BEGIN DATA LISTING

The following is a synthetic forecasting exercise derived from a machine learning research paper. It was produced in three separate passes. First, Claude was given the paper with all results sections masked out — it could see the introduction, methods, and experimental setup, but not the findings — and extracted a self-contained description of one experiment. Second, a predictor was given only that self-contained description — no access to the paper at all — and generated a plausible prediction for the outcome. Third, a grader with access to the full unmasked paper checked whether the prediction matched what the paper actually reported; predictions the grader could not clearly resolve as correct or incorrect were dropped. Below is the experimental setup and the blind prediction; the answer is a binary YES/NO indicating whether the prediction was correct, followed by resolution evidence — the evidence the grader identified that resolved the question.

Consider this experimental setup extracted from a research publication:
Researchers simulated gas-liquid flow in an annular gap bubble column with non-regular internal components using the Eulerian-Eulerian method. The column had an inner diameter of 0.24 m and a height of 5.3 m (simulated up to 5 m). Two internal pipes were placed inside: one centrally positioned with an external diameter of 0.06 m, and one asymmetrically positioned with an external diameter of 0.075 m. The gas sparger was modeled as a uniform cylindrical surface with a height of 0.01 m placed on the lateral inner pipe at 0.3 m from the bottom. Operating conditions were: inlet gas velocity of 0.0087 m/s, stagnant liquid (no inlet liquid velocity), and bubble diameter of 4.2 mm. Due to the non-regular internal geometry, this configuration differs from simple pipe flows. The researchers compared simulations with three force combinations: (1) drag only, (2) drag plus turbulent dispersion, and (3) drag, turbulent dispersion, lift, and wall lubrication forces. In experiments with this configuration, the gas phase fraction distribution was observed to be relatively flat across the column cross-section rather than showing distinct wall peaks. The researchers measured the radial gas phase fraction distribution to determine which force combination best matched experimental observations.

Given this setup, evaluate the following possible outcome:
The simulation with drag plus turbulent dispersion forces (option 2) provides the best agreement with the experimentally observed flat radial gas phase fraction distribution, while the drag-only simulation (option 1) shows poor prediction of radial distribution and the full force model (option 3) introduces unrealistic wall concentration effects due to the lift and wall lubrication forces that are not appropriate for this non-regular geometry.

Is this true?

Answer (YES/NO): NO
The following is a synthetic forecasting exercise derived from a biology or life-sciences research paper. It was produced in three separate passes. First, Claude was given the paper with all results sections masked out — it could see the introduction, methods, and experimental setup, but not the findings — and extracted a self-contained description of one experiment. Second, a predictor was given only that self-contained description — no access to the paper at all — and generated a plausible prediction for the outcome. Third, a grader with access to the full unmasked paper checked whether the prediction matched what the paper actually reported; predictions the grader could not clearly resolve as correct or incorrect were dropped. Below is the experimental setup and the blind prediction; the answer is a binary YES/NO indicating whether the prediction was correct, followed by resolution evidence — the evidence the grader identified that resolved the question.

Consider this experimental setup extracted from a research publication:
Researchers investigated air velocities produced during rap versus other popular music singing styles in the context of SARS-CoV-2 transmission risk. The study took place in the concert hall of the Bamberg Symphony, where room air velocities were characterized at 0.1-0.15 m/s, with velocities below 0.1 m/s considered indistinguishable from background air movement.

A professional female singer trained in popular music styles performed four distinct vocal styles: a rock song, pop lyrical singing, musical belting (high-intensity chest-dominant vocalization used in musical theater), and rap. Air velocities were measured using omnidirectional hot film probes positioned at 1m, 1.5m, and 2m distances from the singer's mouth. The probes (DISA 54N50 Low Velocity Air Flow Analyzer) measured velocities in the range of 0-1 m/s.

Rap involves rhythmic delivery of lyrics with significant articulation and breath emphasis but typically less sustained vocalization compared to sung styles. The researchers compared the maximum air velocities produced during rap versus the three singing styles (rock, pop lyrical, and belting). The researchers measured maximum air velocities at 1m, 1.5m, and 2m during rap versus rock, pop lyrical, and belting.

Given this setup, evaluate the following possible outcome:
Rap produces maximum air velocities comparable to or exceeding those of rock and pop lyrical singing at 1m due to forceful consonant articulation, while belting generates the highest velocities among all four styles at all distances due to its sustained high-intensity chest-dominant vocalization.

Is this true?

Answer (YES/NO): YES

END DATA LISTING

* _TASK TO CARRY OUT_
Set down the whole listing once more, exactly as it appears.

* _COMPLETED TASK_
The following is a synthetic forecasting exercise derived from a machine learning research paper. It was produced in three separate passes. First, Claude was given the paper with all results sections masked out — it could see the introduction, methods, and experimental setup, but not the findings — and extracted a self-contained description of one experiment. Second, a predictor was given only that self-contained description — no access to the paper at all — and generated a plausible prediction for the outcome. Third, a grader with access to the full unmasked paper checked whether the prediction matched what the paper actually reported; predictions the grader could not clearly resolve as correct or incorrect were dropped. Below is the experimental setup and the blind prediction; the answer is a binary YES/NO indicating whether the prediction was correct, followed by resolution evidence — the evidence the grader identified that resolved the question.

Consider this experimental setup extracted from a research publication:
Researchers simulated gas-liquid flow in an annular gap bubble column with non-regular internal components using the Eulerian-Eulerian method. The column had an inner diameter of 0.24 m and a height of 5.3 m (simulated up to 5 m). Two internal pipes were placed inside: one centrally positioned with an external diameter of 0.06 m, and one asymmetrically positioned with an external diameter of 0.075 m. The gas sparger was modeled as a uniform cylindrical surface with a height of 0.01 m placed on the lateral inner pipe at 0.3 m from the bottom. Operating conditions were: inlet gas velocity of 0.0087 m/s, stagnant liquid (no inlet liquid velocity), and bubble diameter of 4.2 mm. Due to the non-regular internal geometry, this configuration differs from simple pipe flows. The researchers compared simulations with three force combinations: (1) drag only, (2) drag plus turbulent dispersion, and (3) drag, turbulent dispersion, lift, and wall lubrication forces. In experiments with this configuration, the gas phase fraction distribution was observed to be relatively flat across the column cross-section rather than showing distinct wall peaks. The researchers measured the radial gas phase fraction distribution to determine which force combination best matched experimental observations.

Given this setup, evaluate the following possible outcome:
The simulation with drag plus turbulent dispersion forces (option 2) provides the best agreement with the experimentally observed flat radial gas phase fraction distribution, while the drag-only simulation (option 1) shows poor prediction of radial distribution and the full force model (option 3) introduces unrealistic wall concentration effects due to the lift and wall lubrication forces that are not appropriate for this non-regular geometry.

Is this true?

Answer (YES/NO): NO
The following is a synthetic forecasting exercise derived from a biology or life-sciences research paper. It was produced in three separate passes. First, Claude was given the paper with all results sections masked out — it could see the introduction, methods, and experimental setup, but not the findings — and extracted a self-contained description of one experiment. Second, a predictor was given only that self-contained description — no access to the paper at all — and generated a plausible prediction for the outcome. Third, a grader with access to the full unmasked paper checked whether the prediction matched what the paper actually reported; predictions the grader could not clearly resolve as correct or incorrect were dropped. Below is the experimental setup and the blind prediction; the answer is a binary YES/NO indicating whether the prediction was correct, followed by resolution evidence — the evidence the grader identified that resolved the question.

Consider this experimental setup extracted from a research publication:
Researchers investigated air velocities produced during rap versus other popular music singing styles in the context of SARS-CoV-2 transmission risk. The study took place in the concert hall of the Bamberg Symphony, where room air velocities were characterized at 0.1-0.15 m/s, with velocities below 0.1 m/s considered indistinguishable from background air movement.

A professional female singer trained in popular music styles performed four distinct vocal styles: a rock song, pop lyrical singing, musical belting (high-intensity chest-dominant vocalization used in musical theater), and rap. Air velocities were measured using omnidirectional hot film probes positioned at 1m, 1.5m, and 2m distances from the singer's mouth. The probes (DISA 54N50 Low Velocity Air Flow Analyzer) measured velocities in the range of 0-1 m/s.

Rap involves rhythmic delivery of lyrics with significant articulation and breath emphasis but typically less sustained vocalization compared to sung styles. The researchers compared the maximum air velocities produced during rap versus the three singing styles (rock, pop lyrical, and belting). The researchers measured maximum air velocities at 1m, 1.5m, and 2m during rap versus rock, pop lyrical, and belting.

Given this setup, evaluate the following possible outcome:
Rap produces maximum air velocities comparable to or exceeding those of rock and pop lyrical singing at 1m due to forceful consonant articulation, while belting generates the highest velocities among all four styles at all distances due to its sustained high-intensity chest-dominant vocalization.

Is this true?

Answer (YES/NO): YES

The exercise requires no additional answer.